+++ DOCUMENT SECTION
4.4 KiB
Message Batching Configuration
ThirdEye batches messages before processing to improve efficiency and reduce API costs. Here's how to configure it for your needs.
How Batching Works
Messages are processed when either condition is met:
- Buffer reaches BATCH_SIZE messages (processes immediately)
- Timer reaches BATCH_TIMEOUT_SECONDS (processes whatever is in buffer)
This prevents processing every single message individually while ensuring messages don't wait forever.
Configuration Variables
Edit .env:
BATCH_SIZE=5 # Process after N messages
BATCH_TIMEOUT_SECONDS=60 # Or wait this many seconds
Recommended Settings
For Production (efficiency priority):
BATCH_SIZE=5
BATCH_TIMEOUT_SECONDS=60
- Batches 5 messages together (reduces API calls)
- Waits up to 60 seconds for more messages
- Good for active groups with frequent messages
For Testing/Demo (speed priority):
BATCH_SIZE=3
BATCH_TIMEOUT_SECONDS=15
- Processes after just 3 messages
- Only waits 15 seconds max
- Better for testing and demos where you want quick feedback
For Low-Volume Groups:
BATCH_SIZE=3
BATCH_TIMEOUT_SECONDS=30
- Smaller batch size (triggers faster)
- Moderate timeout (30 seconds)
For High-Volume Groups:
BATCH_SIZE=10
BATCH_TIMEOUT_SECONDS=90
- Larger batches (more efficient)
- Longer timeout (less frequent processing)
Manual Flush Command
If you don't want to wait for the timer, use:
/flush
This immediately processes all buffered messages for the current group.
When to use /flush:
- During testing/demos (want instant results)
- After important messages (need to query them right away)
- When buffer has accumulated but timer hasn't triggered yet
Example Scenarios
Scenario 1: Active Group Chat (10 messages in 30 seconds)
With BATCH_SIZE=5, BATCH_TIMEOUT_SECONDS=60:
- First 5 messages → processed immediately
- Next 5 messages → processed immediately
- Total: 2 batch operations
Scenario 2: Slow Group Chat (1 message, then silence)
With BATCH_SIZE=5, BATCH_TIMEOUT_SECONDS=60:
- 1 message arrives → starts 60s timer
- 60 seconds pass → timer triggers → processes the 1 message
- Total: 1 batch operation after 60s delay
Use /flush to skip the wait!
Scenario 3: Demo with Testing Settings
With BATCH_SIZE=3, BATCH_TIMEOUT_SECONDS=15:
- Send test message
- Wait 15 seconds OR send 2 more messages
- Processed automatically
- Can query with
/askimmediately after
Cost vs Speed Trade-offs
Processing every message individually (BATCH_SIZE=1, BATCH_TIMEOUT_SECONDS=0):
- ✅ Instant results
- ❌ More API calls (expensive)
++++++
- WORK ITEM A -
In the message batching text, what does the /flush command do?
- WORK ITEM B -
Resume the message batching text after its final line.
The entries have nothing to do with the message batching text.
+++ DATA EXTRACTS
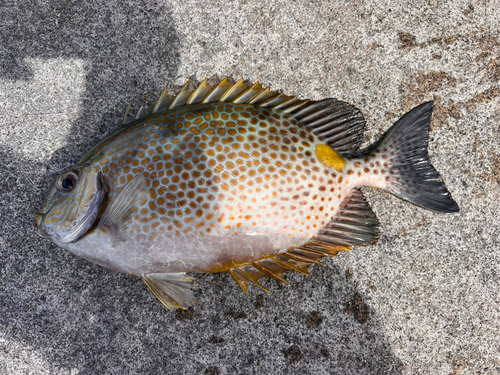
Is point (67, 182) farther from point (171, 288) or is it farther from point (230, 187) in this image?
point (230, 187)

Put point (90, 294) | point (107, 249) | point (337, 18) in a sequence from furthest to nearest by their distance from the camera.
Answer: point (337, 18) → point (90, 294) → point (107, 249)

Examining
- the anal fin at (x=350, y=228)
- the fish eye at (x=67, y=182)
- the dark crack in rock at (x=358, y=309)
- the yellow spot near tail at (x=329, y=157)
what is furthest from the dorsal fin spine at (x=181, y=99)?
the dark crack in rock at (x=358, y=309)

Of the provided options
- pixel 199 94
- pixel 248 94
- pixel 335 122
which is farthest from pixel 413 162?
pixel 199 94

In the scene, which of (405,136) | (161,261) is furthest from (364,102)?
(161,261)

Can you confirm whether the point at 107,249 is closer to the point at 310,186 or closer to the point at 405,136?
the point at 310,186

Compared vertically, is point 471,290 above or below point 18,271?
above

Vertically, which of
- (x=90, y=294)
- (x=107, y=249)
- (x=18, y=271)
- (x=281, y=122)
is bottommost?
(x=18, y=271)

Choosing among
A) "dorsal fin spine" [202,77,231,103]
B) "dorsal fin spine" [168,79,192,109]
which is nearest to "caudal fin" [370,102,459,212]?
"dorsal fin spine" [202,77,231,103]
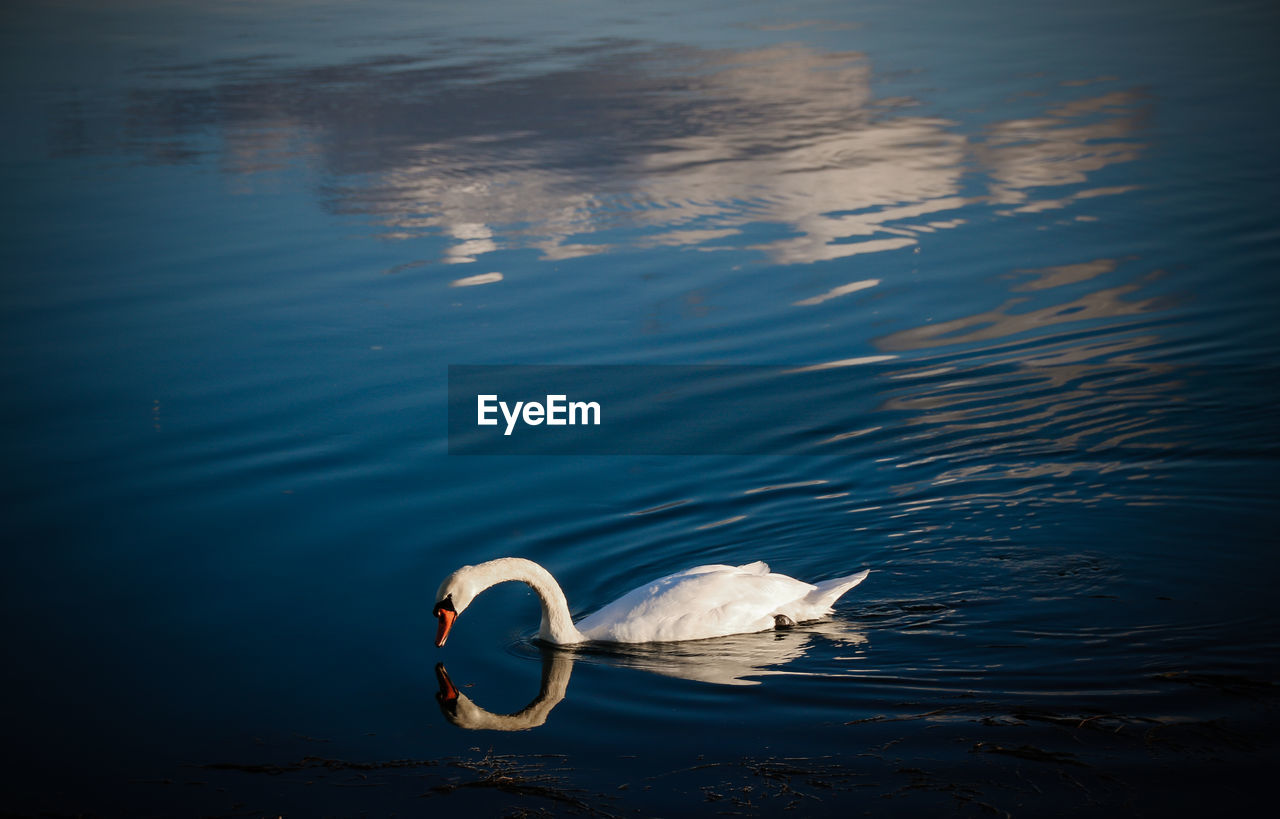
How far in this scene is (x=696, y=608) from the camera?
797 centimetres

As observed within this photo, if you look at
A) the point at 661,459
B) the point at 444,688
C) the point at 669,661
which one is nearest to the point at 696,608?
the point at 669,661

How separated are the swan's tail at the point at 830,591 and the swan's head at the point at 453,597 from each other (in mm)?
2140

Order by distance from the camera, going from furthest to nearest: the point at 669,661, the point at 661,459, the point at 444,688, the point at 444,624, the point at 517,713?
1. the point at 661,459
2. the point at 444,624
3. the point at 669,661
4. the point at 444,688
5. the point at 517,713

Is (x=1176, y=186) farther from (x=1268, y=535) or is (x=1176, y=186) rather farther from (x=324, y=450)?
++++++
- RESPONSE BOX A -
It immediately processes all buffered messages for the current group.

- RESPONSE BOX B -
- ❌ More LLM tokens used
- ❌ Slower overall (more network overhead)
Batching messages (BATCH_SIZE=5+, BATCH_TIMEOUT_SECONDS=60):
- ✅ Fewer API calls (cheaper)
- ✅ More context for LLM (better signal extraction)
- ✅ More efficient
- ❌ Slight delay before messages are searchable
Current Status Check
To see if messages are waiting in buffer:
/flush
If buffer is empty:
✅ No messages in buffer (already processed)
If messages are waiting:
⚡ Processing 3 buffered message(s)...
✅ Processed 3 messages → 5 signals extracted.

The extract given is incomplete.